■ Goal of the exercise:
Copy the records from the line with "Which item, taken from" through the end, swapping "viewer" for "observer" and keeping everything else the same. Omit the pictures.

[Begin Provided data]

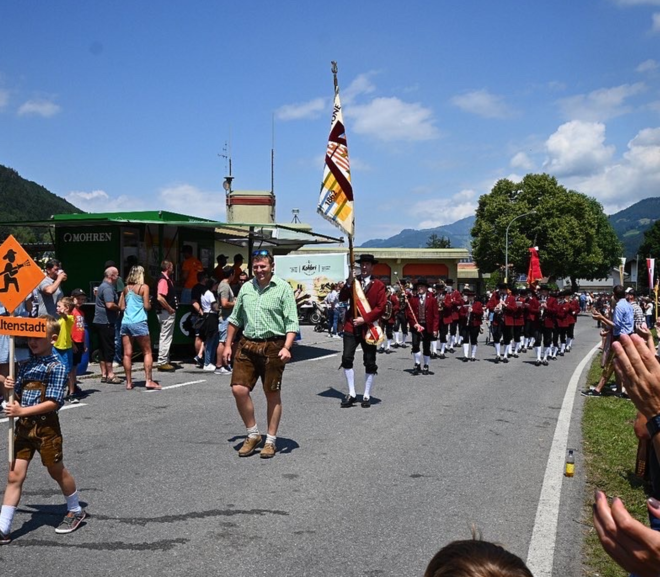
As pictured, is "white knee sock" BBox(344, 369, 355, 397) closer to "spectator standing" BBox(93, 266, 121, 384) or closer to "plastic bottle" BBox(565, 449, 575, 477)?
"plastic bottle" BBox(565, 449, 575, 477)

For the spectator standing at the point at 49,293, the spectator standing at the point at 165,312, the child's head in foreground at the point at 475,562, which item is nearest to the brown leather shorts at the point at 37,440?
the child's head in foreground at the point at 475,562

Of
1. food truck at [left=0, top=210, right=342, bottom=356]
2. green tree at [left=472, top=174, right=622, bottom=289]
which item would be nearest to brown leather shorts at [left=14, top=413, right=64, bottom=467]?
food truck at [left=0, top=210, right=342, bottom=356]

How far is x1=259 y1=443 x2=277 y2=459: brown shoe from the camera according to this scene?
6.63 metres

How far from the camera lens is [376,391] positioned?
11.4 meters

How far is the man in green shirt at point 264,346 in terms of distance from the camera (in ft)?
22.3

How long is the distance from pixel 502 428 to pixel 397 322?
47.8 feet

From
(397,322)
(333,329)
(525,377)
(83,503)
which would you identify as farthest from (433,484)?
(333,329)

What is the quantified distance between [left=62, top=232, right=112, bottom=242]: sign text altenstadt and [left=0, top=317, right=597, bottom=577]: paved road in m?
5.78

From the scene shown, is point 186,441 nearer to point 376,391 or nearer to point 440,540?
point 440,540

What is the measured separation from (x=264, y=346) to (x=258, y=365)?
0.21 meters

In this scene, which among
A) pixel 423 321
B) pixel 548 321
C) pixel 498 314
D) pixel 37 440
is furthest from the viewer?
pixel 548 321

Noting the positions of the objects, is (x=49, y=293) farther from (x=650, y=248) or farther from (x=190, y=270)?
(x=650, y=248)

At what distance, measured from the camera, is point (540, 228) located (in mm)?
58000

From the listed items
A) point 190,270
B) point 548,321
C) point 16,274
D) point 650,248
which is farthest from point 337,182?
point 650,248
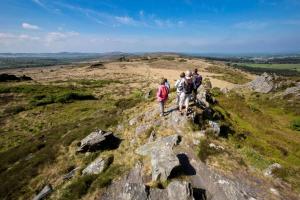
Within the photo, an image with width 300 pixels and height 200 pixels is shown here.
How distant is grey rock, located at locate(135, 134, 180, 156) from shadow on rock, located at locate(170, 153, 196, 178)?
1.30m

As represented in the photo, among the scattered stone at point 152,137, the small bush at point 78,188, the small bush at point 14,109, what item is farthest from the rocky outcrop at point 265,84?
the small bush at point 14,109

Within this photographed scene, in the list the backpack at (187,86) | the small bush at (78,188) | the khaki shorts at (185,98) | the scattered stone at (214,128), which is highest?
the backpack at (187,86)

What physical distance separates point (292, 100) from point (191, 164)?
104 ft

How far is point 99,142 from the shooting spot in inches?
681

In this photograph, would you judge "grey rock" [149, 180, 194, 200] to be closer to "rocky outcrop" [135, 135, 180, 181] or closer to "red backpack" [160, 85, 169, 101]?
"rocky outcrop" [135, 135, 180, 181]

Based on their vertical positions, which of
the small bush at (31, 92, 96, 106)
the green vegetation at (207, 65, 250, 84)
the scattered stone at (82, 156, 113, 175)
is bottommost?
the green vegetation at (207, 65, 250, 84)

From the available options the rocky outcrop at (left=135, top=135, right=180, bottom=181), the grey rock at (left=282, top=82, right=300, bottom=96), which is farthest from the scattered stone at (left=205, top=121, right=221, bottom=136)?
the grey rock at (left=282, top=82, right=300, bottom=96)

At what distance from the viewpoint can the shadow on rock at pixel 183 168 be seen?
12.5 metres

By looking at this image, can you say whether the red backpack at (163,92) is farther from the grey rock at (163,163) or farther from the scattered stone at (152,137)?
the grey rock at (163,163)

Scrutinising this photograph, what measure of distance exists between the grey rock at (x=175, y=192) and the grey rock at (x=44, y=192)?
6.62 m

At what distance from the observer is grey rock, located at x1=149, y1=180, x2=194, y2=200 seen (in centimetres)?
1112

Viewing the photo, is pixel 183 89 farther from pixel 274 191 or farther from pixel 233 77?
pixel 233 77

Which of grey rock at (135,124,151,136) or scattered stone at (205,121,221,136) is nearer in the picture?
scattered stone at (205,121,221,136)

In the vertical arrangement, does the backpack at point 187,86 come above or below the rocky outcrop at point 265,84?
above
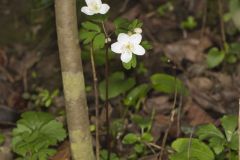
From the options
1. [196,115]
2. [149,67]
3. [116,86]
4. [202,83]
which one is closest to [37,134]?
[116,86]

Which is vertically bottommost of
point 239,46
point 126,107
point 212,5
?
point 126,107

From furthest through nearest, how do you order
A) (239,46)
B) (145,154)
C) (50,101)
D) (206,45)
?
(206,45) < (239,46) < (50,101) < (145,154)

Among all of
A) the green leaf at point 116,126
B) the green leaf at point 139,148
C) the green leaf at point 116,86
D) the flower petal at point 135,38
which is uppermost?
the flower petal at point 135,38

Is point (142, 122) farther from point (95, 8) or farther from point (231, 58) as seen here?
point (231, 58)

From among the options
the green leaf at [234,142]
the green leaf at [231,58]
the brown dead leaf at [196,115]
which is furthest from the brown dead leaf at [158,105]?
the green leaf at [234,142]

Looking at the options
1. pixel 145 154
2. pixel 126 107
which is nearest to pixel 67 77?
pixel 145 154

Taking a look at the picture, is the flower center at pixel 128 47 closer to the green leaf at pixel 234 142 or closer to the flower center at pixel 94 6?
the flower center at pixel 94 6

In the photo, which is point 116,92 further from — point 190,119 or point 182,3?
point 182,3
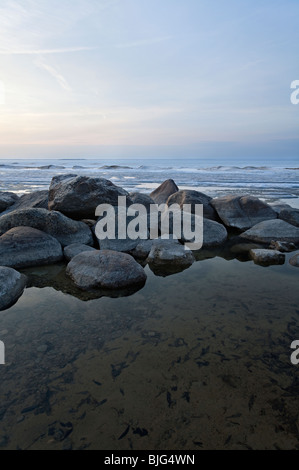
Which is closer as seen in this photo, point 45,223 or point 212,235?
point 45,223

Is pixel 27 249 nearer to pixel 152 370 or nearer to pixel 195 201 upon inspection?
pixel 152 370

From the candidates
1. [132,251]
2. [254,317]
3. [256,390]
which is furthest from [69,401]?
[132,251]

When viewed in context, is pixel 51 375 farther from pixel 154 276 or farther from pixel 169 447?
pixel 154 276

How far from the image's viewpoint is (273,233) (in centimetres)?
735

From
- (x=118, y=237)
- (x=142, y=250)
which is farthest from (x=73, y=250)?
(x=142, y=250)

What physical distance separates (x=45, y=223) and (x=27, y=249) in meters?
1.08

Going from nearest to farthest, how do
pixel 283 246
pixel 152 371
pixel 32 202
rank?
pixel 152 371, pixel 283 246, pixel 32 202

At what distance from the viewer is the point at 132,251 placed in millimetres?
6297

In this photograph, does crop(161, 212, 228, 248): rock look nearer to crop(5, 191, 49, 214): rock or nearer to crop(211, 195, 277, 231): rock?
crop(211, 195, 277, 231): rock

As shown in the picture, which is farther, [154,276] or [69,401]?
[154,276]

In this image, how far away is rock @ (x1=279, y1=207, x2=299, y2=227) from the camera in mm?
8508

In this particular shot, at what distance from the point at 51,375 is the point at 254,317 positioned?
95.9 inches

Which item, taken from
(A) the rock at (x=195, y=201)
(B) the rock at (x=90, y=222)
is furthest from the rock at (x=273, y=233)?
(B) the rock at (x=90, y=222)

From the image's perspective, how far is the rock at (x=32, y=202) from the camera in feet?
28.7
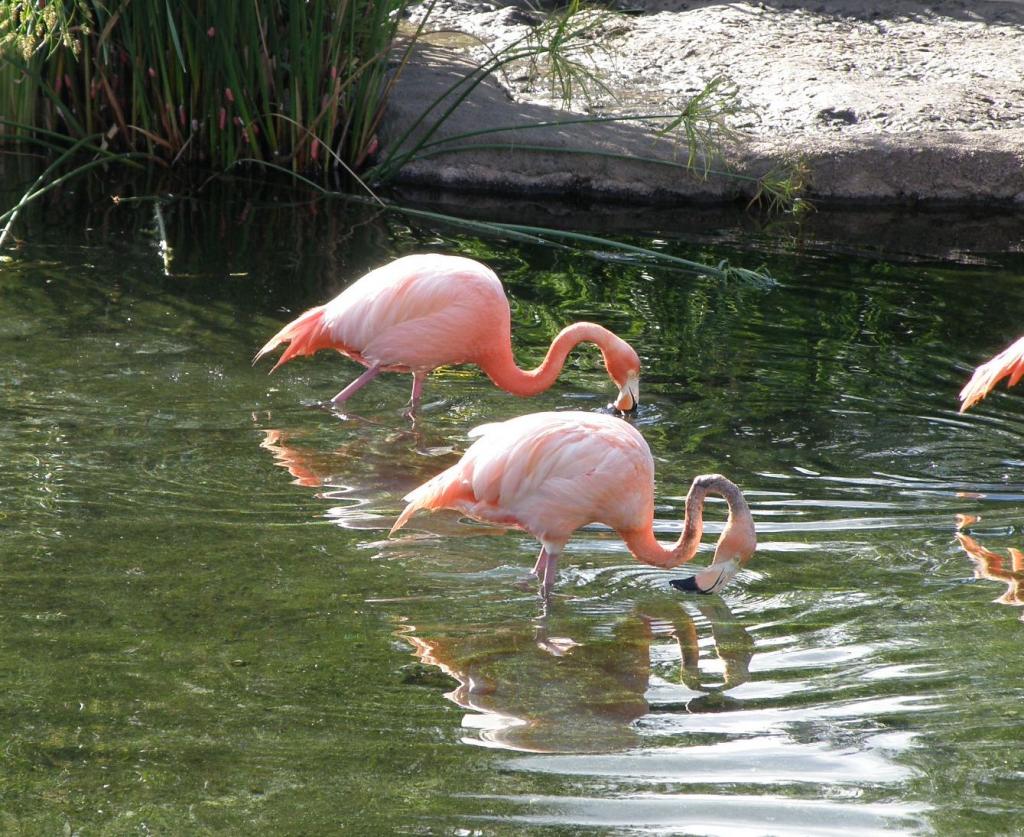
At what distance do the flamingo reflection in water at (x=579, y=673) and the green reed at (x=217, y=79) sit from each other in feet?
11.8

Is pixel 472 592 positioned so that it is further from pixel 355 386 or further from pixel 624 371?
pixel 355 386

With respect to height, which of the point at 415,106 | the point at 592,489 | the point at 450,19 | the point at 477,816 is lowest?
the point at 477,816

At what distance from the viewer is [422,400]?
4.93 m

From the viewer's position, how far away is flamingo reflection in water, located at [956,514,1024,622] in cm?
339

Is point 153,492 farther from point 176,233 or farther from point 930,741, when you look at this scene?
point 176,233

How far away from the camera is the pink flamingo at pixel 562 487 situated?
3357 millimetres

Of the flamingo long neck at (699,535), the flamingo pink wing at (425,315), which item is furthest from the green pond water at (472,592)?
the flamingo pink wing at (425,315)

[End Provided data]

■ Solution to the problem:
Which item, taken from
(A) the rock at (x=195, y=201)
(B) the rock at (x=90, y=222)
is furthest from the rock at (x=273, y=233)?
(B) the rock at (x=90, y=222)

From the image's perspective, how far is the rock at (x=32, y=202) from the camera in feet?
28.7
At what distance do the flamingo reflection in water at (x=579, y=673) and the green reed at (x=217, y=79) sit from each other in feet?
11.8

Is pixel 472 592 positioned so that it is further from pixel 355 386 or further from pixel 624 371?
pixel 355 386

With respect to height, which of the point at 415,106 | the point at 592,489 | the point at 450,19 | the point at 477,816 is lowest?
the point at 477,816

At what distance from the observer is [422,400]?
4.93 m

From the observer's position, how far away is flamingo reflection in water, located at [956,514,1024,622] in cm?
339

Is point 153,492 farther from point 176,233 or farther from point 930,741, when you look at this scene?
point 176,233

How far away from the camera is the pink flamingo at pixel 562 487 situated?
3357 millimetres

Of the flamingo long neck at (699,535), the flamingo pink wing at (425,315), which item is furthest from the green pond water at (472,592)?
the flamingo pink wing at (425,315)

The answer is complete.